Computer Science

EECS 2510 – Nonlinear Data Structures & C++ Programming Fall 2018

Programming Lab #3 – Due Sunday, November 4, 2018 @ 11:59 PM This lab wraps up our programming study of binary search trees. For this lab, you will implement all three binary search trees (BST / AVL / RBT), as well as the Skip List, compare their performance, and submit a lab report 1) Code the “standard” Binary Search Tree. You have already written this code in a previous lab. You do not

have to implement all seven dynamic set operations. All you must have is the Insert and (perhaps, depending on the specifics of your implementation) Search routines (and an in-order traversal, but that should be trivial at this point).

2) Code the AVL tree. Recall my caveat about the “symmetric” aspects of the “else” code for the AVL_Insert routine – don’t just blindly replace “left” with “right” and vice-versa, and remember that balance factors of -1 are symmetric to balance factors of +1. Carefully study the schematic diagrams for the rotations, create (draw for yourself) their symmetric analogs, and determine for yourself where you need to swap “left” and “right” (and where you don’t).

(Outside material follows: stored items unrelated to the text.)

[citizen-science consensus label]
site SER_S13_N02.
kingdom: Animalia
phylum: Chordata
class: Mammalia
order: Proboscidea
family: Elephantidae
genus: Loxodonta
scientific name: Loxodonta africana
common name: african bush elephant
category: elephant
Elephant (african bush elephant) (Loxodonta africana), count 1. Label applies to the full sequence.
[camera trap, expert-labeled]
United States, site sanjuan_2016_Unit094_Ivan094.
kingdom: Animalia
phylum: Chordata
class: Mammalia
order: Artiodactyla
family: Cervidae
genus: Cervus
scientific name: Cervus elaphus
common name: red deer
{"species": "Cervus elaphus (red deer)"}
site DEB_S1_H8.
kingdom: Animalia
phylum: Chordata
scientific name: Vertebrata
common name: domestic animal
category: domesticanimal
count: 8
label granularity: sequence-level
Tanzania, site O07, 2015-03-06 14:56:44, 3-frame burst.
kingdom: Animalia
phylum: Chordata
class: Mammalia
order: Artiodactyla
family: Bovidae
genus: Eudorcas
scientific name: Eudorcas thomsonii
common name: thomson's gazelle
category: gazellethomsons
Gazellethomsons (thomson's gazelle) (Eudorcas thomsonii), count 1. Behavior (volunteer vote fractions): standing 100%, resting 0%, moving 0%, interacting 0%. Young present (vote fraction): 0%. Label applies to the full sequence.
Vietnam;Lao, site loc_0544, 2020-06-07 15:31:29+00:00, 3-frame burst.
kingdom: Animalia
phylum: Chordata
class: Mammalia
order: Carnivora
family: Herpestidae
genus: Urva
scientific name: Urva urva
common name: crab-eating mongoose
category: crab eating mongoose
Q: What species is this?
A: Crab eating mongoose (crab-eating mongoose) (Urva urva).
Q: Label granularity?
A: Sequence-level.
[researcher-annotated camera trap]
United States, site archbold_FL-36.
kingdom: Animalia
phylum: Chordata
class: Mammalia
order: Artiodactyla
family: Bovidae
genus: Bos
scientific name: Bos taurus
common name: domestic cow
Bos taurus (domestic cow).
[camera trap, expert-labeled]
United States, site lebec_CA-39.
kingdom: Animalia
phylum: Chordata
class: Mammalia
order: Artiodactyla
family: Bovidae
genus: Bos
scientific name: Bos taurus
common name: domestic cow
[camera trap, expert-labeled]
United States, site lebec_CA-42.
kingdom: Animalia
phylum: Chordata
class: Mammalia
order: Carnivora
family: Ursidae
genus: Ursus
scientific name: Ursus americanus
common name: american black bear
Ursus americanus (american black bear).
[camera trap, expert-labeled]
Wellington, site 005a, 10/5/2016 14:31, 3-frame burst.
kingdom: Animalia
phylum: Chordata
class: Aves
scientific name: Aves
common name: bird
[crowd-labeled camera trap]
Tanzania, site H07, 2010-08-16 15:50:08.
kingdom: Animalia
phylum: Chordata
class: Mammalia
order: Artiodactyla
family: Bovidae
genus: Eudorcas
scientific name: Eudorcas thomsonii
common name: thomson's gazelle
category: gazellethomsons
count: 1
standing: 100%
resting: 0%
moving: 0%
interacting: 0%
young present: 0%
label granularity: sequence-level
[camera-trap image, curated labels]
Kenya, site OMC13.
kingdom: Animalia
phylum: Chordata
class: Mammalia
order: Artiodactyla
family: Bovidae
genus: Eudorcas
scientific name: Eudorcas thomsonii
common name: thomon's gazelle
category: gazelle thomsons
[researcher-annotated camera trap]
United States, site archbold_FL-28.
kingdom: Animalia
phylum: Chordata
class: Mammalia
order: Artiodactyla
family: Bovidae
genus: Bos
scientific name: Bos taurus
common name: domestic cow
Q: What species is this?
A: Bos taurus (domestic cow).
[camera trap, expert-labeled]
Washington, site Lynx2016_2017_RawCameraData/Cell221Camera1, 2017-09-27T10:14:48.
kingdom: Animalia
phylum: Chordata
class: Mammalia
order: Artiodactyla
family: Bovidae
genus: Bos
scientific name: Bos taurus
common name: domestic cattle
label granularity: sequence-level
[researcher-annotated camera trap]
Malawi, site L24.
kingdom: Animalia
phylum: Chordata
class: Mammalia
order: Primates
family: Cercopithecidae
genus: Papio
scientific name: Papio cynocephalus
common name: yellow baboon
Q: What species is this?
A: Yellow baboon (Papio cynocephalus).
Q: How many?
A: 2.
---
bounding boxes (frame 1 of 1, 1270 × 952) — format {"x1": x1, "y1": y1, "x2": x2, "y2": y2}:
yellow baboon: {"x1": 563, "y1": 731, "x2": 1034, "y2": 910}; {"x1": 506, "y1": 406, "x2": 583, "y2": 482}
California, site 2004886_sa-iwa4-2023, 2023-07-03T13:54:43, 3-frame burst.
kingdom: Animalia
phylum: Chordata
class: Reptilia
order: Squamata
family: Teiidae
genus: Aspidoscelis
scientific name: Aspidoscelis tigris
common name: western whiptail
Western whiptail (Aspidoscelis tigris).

3) Code the Red-Black Tree, as far as Insert and (perhaps) Search (yes, and a traversal). Note that “Insert” will require the “insert-fixup” and rotations to be implemented, but you have the pseudocode. You don’t need Delete (or its fixup).

4) Code the SkipList (no need for delete(); just find() (which is used by insert()), insert(), and a (non-recursive) traverse()). In William Pugh’s original paper (from 1990) that introduced SkipLists (ftp://ftp.cs.umd.edu/pub/skipLists/skiplists.pdf), the author’s final paragraph in the “Conclusions” section says:

Skip lists are a simple data structure that can be used in place of balanced trees for most applications. Skip lists algorithms are very easy to implement, extend and modify. Skip lists are about as fast as highly optimized balanced tree algorithms [my emphasis] and are substantially faster than casually implemented balanced tree algorithms.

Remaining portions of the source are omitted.